Q. What's more fun than spinning a baby on a clothesline?
A. Stopping it with a shovel.
Q.Whats the worst thing about shagging a dead baby?
A.Wiping the blood of your clownsuit.
Q. What's worse than hearing a baby cry?
A. Hearing the pelvis crack under pressure.
Q. Why did the boy fall off the swing?
A. Because he had no arms.
Q.What's funnier than a dead baby?
A.A dead baby sitting next to a kid with downs syndrome.
Q. How do you stop a baby crawling round in circles?
A. Nail its other hand to the floor.
Q. What do you call a dead baby with no arms and no legs hanging on your wall?
A. Art.
Q. What gets louder as it gets smaller?
A. A baby in a trash compactor.
Q. Why do you stick a baby in the blender feet first?

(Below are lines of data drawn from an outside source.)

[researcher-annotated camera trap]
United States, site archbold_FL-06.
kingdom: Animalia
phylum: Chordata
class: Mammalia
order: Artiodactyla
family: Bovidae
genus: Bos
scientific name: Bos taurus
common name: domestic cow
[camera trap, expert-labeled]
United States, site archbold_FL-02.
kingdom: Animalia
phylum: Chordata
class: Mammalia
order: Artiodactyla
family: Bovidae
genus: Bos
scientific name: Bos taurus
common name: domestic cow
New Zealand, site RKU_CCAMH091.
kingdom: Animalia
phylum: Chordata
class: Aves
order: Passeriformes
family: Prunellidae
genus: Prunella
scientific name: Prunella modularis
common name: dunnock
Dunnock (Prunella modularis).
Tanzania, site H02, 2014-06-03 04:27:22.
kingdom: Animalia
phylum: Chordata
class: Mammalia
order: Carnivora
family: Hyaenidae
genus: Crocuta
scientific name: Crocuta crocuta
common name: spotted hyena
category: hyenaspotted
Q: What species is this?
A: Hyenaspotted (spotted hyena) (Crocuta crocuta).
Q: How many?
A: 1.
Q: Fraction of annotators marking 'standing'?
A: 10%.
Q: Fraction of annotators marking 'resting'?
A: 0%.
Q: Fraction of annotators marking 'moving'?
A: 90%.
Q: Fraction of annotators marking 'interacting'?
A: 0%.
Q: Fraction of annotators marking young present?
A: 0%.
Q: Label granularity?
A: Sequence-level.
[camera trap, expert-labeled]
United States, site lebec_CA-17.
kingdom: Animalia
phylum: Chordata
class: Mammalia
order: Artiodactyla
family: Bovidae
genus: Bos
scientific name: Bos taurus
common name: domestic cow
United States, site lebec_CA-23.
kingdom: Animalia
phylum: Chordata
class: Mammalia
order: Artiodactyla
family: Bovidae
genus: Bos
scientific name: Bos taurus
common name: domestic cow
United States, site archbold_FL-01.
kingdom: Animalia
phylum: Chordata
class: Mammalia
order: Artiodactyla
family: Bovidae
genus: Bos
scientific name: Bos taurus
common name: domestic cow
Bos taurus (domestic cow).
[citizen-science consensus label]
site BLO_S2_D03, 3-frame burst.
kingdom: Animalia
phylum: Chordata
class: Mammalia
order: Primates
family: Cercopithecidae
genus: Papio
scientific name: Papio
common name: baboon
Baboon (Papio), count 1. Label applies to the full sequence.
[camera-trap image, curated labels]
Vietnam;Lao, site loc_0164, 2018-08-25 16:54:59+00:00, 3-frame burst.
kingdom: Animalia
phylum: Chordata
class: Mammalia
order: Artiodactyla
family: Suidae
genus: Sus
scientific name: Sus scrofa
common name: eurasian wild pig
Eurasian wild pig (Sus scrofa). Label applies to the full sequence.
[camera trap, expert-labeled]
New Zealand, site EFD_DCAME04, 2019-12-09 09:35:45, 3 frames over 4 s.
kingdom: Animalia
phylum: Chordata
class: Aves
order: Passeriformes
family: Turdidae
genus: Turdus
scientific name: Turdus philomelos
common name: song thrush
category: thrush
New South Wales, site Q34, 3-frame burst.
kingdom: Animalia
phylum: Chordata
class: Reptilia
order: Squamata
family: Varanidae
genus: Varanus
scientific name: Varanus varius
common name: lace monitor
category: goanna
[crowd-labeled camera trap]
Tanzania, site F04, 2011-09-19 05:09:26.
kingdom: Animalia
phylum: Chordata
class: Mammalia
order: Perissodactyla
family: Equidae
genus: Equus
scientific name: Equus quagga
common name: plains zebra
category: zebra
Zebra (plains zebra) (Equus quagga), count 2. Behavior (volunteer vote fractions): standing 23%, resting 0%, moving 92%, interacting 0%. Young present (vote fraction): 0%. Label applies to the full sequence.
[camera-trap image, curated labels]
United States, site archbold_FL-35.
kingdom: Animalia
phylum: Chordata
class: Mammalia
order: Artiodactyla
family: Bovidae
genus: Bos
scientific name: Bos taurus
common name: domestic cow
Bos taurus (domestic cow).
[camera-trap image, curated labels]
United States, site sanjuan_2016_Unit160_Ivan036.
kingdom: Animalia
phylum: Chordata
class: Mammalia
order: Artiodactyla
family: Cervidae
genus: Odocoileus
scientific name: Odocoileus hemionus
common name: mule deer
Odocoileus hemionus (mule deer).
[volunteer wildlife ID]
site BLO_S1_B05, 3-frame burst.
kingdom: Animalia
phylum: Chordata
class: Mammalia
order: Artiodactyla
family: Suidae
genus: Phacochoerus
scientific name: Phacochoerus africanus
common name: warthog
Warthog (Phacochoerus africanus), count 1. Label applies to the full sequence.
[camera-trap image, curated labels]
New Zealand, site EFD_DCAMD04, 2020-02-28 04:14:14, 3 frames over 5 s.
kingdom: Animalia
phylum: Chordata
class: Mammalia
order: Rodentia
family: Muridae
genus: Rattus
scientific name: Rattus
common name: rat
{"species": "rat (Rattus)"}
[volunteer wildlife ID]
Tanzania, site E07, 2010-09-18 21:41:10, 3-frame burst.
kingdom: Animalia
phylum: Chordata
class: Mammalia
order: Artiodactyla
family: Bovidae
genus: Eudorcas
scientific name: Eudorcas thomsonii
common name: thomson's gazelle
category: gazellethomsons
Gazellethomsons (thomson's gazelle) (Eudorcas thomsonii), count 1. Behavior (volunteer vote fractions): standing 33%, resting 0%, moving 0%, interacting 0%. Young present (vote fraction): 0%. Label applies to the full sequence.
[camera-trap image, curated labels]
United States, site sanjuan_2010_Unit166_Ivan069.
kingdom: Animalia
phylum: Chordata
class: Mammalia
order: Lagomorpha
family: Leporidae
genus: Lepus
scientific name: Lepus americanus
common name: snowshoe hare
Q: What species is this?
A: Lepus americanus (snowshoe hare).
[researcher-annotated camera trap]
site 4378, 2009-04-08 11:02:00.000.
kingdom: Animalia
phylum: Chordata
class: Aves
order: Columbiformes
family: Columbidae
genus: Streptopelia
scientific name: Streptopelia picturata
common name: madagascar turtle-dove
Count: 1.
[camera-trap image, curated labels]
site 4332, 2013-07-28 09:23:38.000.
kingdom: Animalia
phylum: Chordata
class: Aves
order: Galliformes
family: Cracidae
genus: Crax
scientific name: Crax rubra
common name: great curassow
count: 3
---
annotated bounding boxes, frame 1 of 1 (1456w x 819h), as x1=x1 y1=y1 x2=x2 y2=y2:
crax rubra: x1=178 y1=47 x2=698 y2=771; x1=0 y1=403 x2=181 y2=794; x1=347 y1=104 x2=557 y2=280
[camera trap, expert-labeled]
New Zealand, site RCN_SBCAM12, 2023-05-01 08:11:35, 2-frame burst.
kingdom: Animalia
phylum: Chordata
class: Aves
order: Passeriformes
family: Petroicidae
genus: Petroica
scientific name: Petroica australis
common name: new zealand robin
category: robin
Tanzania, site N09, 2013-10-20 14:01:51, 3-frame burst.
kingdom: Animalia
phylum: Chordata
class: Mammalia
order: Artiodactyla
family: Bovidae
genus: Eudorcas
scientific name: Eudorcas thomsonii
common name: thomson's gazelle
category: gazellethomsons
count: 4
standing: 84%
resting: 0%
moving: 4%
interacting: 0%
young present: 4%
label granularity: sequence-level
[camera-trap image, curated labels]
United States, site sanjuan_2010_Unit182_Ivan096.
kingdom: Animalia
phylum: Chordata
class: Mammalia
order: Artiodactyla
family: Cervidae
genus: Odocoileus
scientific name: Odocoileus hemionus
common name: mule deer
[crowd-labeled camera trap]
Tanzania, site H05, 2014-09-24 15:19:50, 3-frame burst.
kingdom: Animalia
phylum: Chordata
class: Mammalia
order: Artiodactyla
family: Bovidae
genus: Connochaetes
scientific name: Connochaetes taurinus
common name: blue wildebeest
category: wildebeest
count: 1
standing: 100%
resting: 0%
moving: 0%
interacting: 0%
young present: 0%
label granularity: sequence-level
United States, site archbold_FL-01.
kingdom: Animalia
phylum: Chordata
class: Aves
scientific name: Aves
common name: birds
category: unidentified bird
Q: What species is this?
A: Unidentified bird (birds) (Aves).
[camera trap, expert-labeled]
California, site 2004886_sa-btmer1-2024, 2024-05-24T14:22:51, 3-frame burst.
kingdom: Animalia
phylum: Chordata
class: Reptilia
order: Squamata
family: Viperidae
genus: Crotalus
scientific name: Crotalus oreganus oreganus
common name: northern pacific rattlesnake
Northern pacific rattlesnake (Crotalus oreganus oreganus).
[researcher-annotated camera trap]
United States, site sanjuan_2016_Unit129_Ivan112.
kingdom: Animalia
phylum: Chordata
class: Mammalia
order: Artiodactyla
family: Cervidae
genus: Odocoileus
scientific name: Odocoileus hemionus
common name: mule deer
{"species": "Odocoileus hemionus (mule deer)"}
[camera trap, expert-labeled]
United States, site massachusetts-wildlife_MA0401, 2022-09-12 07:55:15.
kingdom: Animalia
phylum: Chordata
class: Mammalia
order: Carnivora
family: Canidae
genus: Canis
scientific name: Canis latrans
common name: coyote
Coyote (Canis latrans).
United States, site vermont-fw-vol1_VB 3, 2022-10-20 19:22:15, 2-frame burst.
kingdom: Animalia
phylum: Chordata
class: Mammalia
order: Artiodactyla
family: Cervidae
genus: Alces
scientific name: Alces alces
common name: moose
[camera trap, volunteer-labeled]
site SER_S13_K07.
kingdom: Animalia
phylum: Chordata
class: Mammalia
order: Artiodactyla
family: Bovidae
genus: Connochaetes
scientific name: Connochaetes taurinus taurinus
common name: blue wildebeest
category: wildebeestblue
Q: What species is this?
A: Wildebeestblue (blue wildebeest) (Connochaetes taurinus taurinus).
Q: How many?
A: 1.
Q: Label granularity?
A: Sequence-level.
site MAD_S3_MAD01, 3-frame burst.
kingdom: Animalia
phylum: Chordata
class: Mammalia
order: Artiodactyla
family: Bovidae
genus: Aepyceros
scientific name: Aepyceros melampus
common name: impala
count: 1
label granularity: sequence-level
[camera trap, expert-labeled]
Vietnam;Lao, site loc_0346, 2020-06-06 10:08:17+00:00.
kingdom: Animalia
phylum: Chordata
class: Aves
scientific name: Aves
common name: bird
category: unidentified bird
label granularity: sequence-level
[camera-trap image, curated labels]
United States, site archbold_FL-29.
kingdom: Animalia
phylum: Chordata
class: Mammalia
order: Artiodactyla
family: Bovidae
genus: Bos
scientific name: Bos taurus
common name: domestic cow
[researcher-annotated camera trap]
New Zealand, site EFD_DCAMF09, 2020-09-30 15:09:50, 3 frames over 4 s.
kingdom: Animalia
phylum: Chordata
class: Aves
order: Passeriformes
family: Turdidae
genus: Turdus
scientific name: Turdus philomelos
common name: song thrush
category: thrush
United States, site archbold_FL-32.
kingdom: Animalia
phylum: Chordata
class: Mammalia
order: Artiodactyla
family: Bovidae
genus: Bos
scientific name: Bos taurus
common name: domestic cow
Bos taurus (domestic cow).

A. So you can see the expression on its face!
Q. What's more fun than nailing a dead baby to a wall?
A. Tearing it off again.
Q. What's 18 inches tall but can see for miles?
A. A crucified baby.
Q. What goes plop, plop, fizz, fizz?
A. Twins in an acid bath.
Q. Why do babies have a soft spot in their heads?
A. So you can pick them up five at a time.